Questions to answer =>
1 > Answer these questions using the abstract on serial dependence in visual perception:
(a) What does it mean for perception to be serially dependent?
(b) Serial dependence between emotional expressions is highly selective for what?
(c) In the localization test, toward what do observers mislocalize an object on the current trial?
2 > Summarize the abstract on serial dependence in visual perception in two sentences.

Source passage =>
=== Begin Enclosure ===

“Two sides of the same coin: beneficial and harmful serial dependence in visual perception”
Dr. Mauro Manassi
Department of Psychology University of California, Berkeley, CA, USA
Perception can be strongly serially-dependent (i.e. biased toward previously seen stimuli). Recently, serial dependencies in perception were proposed as a mechanism for perceptual stability, increasing the apparent continuity of the complex environments we experience in everyday life. For example, stable scene perception can be actively achieved by the visual system through global serial dependencies, a special kind of serial dependence between summary statistical representations. Serial dependence occurs also between emotional expressions, but it is highly selective for the same identity. Overall, these results further support the notion of serial dependence as a global, highly specialized, and purposeful mechanism. However, serial dependence could also be a deleterious phenomenon in unnatural or unpredictable situations, such as visual search in radiological scans, biasing current judgments toward previous ones even when accurate and unbiased perception is needed. For example, observers make consistent perceptual errors when classifying a tumor-like shape on the current trial, seeing it as more similar to the shape presented on the previous trial. In a separate localization test, observers make consistent errors when reporting the perceived position of an objects on the current trial, mislocalizing it toward the position in the preceding trial. Taken together, these results show two opposite sides of serial dependence; it can be a beneficial mechanism which promotes perceptual stability, but at the same time a deleterious mechanism which impairs our percept when fine recognition is needed.

=== End Enclosure ===

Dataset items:

=== Begin Enclosure ===

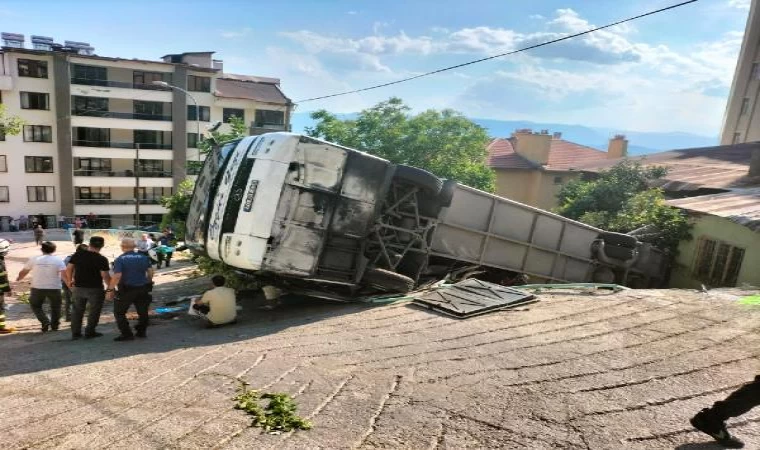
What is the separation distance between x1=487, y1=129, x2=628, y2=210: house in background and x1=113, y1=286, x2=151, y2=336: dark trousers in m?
26.6

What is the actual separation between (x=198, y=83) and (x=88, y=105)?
25.8ft

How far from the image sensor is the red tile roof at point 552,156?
30.5 meters

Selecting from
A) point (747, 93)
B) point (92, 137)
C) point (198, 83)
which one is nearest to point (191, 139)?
point (198, 83)

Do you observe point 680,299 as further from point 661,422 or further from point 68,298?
point 68,298

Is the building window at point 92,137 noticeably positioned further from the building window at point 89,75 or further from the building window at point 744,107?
the building window at point 744,107

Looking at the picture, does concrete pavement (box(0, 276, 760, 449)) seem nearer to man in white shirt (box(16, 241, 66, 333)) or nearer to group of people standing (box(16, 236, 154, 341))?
group of people standing (box(16, 236, 154, 341))

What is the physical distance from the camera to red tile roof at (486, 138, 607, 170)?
30.5 metres

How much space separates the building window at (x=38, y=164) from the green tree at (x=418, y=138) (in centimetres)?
2332

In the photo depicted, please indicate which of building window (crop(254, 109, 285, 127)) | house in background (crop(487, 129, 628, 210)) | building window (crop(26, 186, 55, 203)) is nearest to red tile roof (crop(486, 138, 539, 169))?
house in background (crop(487, 129, 628, 210))

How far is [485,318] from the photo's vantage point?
6727mm

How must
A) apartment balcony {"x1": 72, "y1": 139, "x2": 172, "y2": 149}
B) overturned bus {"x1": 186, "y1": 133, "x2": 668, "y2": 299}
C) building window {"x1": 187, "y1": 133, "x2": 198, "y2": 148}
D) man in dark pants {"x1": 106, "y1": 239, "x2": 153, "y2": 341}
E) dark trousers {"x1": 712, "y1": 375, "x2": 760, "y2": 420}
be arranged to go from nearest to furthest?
dark trousers {"x1": 712, "y1": 375, "x2": 760, "y2": 420}, man in dark pants {"x1": 106, "y1": 239, "x2": 153, "y2": 341}, overturned bus {"x1": 186, "y1": 133, "x2": 668, "y2": 299}, apartment balcony {"x1": 72, "y1": 139, "x2": 172, "y2": 149}, building window {"x1": 187, "y1": 133, "x2": 198, "y2": 148}

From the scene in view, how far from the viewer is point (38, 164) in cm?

=== End Enclosure ===

Answers provided =>
1 >
(a) It means perception is biased toward previously seen stimuli.
(b) It is highly selective for the same identity.
(c) They mislocalize it toward the position in the preceding trial.

2 > Serial dependence, a bias of perception toward previously seen stimuli, has been proposed as a mechanism that promotes perceptual stability, for example through global serial dependencies between summary statistical representations. It can also be deleterious in unnatural or unpredictable situations such as visual search in radiological scans, where it causes consistent errors in classifying shapes and localizing objects when fine recognition is needed.